1763-08-16, de Voltaire [François Marie Arouet] à Pierre Samuel Du Pont de Nemours.

Je vois, Monsieur, que vous embrassez deux genres un peu différens l'un de l'autre, la finance et la poësie.
Les eaux du Pactole doivent être bien étonnées de couler avec celles du Permesse. Vous m'envoiez de fort jolis vers avec des calculs de sept cent quarante milions. C'est apparemment le trésorier d'Aboulcassem qui a fait ce petit état de 740 milions, payables par chacun an. Une pareille finance ne ressemble pas mal à la poësie; c'est une très noble fiction. Il faut que l'auteur avance la somme pour achever la beauté du projet.

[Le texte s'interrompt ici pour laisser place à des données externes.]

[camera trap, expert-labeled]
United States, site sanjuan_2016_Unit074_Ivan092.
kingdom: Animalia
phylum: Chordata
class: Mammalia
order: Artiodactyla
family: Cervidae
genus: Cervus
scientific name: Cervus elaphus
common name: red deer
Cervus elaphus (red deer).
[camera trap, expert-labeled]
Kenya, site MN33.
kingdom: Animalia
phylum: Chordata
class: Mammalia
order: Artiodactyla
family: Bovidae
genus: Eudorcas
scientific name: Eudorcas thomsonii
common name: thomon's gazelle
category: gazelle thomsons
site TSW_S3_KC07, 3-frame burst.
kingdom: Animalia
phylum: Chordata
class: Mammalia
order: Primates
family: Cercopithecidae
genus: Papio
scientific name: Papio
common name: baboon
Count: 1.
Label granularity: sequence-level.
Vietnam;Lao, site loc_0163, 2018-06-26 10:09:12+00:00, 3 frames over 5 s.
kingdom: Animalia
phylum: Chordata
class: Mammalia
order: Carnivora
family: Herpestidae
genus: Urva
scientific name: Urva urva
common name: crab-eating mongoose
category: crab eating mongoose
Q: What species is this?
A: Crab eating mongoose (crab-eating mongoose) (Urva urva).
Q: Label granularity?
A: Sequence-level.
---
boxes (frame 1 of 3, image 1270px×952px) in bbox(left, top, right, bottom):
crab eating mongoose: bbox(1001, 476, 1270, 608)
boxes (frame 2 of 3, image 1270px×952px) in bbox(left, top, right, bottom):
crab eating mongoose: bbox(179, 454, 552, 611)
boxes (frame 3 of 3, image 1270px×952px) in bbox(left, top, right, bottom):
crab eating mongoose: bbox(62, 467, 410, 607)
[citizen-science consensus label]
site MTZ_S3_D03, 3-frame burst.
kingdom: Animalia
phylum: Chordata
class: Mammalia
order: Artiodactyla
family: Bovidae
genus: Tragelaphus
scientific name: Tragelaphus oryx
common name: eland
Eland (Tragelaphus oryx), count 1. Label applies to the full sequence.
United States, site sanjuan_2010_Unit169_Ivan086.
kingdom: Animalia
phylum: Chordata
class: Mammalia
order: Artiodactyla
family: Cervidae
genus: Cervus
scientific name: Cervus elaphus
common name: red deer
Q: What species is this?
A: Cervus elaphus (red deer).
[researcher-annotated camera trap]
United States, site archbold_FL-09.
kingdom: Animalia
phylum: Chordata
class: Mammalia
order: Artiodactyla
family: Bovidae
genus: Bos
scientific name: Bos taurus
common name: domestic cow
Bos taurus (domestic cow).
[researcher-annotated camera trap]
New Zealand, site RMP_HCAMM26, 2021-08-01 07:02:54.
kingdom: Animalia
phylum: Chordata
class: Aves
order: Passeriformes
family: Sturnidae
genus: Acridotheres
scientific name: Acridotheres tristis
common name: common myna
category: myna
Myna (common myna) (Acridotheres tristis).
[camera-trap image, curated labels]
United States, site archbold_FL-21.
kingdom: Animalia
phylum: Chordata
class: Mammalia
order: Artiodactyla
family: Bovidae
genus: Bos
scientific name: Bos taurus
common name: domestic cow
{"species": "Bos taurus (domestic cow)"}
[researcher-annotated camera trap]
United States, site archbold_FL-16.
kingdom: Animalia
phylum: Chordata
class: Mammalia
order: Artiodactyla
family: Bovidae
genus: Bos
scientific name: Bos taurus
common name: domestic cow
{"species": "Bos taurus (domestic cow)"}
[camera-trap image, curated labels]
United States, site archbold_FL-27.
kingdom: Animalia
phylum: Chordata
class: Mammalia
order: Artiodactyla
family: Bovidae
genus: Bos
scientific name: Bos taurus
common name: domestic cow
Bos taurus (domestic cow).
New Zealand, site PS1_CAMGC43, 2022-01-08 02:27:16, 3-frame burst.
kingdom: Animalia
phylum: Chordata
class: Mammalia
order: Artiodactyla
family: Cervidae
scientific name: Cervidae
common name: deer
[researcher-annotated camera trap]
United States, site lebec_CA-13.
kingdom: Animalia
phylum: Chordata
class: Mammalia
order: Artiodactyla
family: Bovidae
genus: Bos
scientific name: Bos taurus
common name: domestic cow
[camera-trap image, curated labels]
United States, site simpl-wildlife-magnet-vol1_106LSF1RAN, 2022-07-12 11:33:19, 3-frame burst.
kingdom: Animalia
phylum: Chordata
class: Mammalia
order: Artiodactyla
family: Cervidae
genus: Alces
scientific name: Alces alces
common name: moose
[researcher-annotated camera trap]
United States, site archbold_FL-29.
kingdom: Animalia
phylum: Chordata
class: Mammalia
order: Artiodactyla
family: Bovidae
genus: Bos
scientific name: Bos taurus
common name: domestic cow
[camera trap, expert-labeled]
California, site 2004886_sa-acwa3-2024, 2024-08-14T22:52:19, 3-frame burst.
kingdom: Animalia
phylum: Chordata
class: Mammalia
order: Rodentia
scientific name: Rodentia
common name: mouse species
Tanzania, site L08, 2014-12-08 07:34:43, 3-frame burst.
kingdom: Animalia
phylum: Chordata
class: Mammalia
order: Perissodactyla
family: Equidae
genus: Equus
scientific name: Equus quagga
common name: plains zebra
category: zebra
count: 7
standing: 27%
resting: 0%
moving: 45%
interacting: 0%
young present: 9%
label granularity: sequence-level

Vous avez très bien fait de dédier à Mr L'abbé De Voisenon vos réfléxions touchant l'argent comptant du royaume, celà me fait croire qu'il en a beaucoup. Vous ne pouviez pas mieux éguaier la matière qu'en adressant quelque chose de si sérieux à l'homme du monde le plus guai. Je vous réponds que si le Roy a autant de milions que l'abbé de Voisenon dit de bons mots, il est plus riche que les Empereurs de la Chine et des Indes. Pour moi, je ne suis qu'un pauvre laboureur. Je sers l'état en défrichant des terres, et je vous assure que j'y ai bien de la peine. En qualité d'agriculteur je vois bien des abus, je les crois inséparables de la nature humaine, et surtout de la nature française; mais à tout prendre, je crois que le bénéfice l'emporte un peu sur les charges. Je trouve les impôts très justes, quoi que très lourds, parce que dans tout païs, excépté dans celui des chimères, un état ne peut païer ses dettes qu'avec de l'argent. J'ai le plaisir de paier toujours mes vingtièmes d'avance, afin d'en être plutôt quitte.

A l'égard des Frérons et des autres canailles, je leur ai payé toujours trop tard ce que je leur devais en vers et en prose.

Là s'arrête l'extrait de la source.